Alongside other law enforcement, the FBI has seized the WeLeakInfo[.]com domain following a warrant being issued by the United States District Court for the District of Columbia.
WeLeakInfo[.]com states that its service is to help internet users find out if their personal data has been compromised, by selling them access to view the exposed data.
In an announcement, the US Department of Justice explained that “the website had claimed to provide its users a search engine to review and obtain the personal information illegally obtained in over 10,000 data breaches containing over 12 billion indexed records – including, for example, names, email addresses, usernames, phone numbers, and passwords for online accounts.”
The website offers subscriptions for users to access data exposed in the breaches, with some subscriptions providing unlimited searches and access during the subscription period.
WeLeakInfo claims to have gathered nearly 12.5 billion records from data breaches, however by actually disclosing the stolen data, a clear distinction can be observed between WeLeakInfo and the service HaveIBeenPwned, which will only inform users if their credentials have been compromised, rather than providing access to the breached data.

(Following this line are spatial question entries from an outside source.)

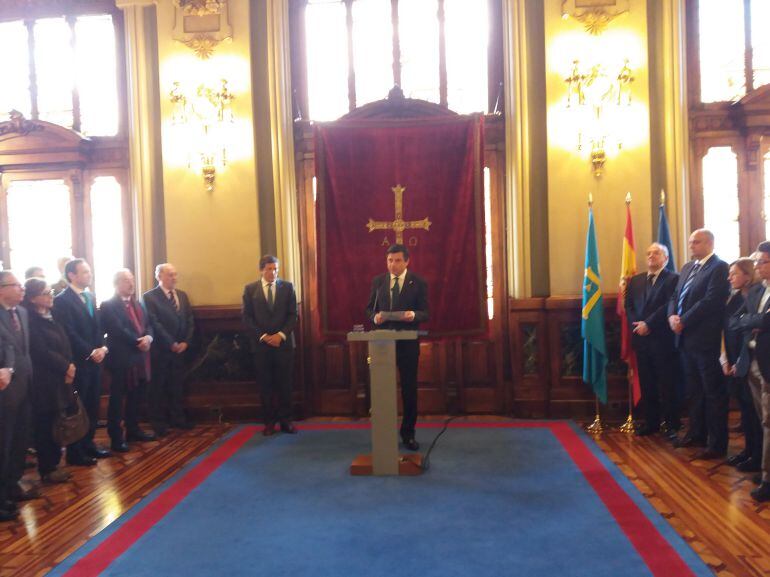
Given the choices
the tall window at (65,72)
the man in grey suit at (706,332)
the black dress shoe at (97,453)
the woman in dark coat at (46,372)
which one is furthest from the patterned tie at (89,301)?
the man in grey suit at (706,332)

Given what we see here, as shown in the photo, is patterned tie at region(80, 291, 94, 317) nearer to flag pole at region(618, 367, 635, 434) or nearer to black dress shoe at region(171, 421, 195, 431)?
black dress shoe at region(171, 421, 195, 431)

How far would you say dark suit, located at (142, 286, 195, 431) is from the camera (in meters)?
5.40

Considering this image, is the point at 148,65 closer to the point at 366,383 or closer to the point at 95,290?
the point at 95,290

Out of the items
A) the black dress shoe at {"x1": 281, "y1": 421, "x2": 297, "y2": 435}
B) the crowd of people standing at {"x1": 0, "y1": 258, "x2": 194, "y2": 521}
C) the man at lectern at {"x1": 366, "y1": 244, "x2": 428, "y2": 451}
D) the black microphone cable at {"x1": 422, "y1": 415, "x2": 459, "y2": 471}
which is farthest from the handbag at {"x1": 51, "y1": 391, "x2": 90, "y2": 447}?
the black microphone cable at {"x1": 422, "y1": 415, "x2": 459, "y2": 471}

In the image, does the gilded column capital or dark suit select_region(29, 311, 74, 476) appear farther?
the gilded column capital

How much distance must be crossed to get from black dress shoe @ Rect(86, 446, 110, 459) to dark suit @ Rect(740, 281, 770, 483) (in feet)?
13.9

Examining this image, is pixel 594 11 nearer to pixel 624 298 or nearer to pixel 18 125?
pixel 624 298

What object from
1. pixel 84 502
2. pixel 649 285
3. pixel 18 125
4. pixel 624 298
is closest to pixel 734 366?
pixel 649 285

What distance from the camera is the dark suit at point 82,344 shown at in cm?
456

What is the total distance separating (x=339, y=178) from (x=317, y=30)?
5.71 feet

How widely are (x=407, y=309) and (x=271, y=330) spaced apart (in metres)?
1.28

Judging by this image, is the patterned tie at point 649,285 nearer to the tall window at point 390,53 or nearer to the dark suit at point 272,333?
the tall window at point 390,53

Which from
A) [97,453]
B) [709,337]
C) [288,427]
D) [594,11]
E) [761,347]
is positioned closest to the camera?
[761,347]

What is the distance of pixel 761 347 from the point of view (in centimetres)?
348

The FBI worked alongside international law enforcement, including the UK’s National Crime Agency, The Netherlands National Police Corps, the German Bundeskriminalamt (the Federal Criminal Police Office of Germany), and the Police Service of Northern Ireland, to suspend the website.
The website is now in the custody of the federal government, and visitors to the site will be met with a seizure banner.
Jake Moore, cybersecurity specialist at ESET told Infosecurity Magazine: “The big risk comes from brute force attacks, where criminals use common password combination against emails to try and break into personal accounts.
“An incredibly large amount of people still use predictable or simple passwords. Many people’s passwords are also readily available on the dark web, so it quickly and simply becomes an exercise in joining the dots for the cyber-criminals.”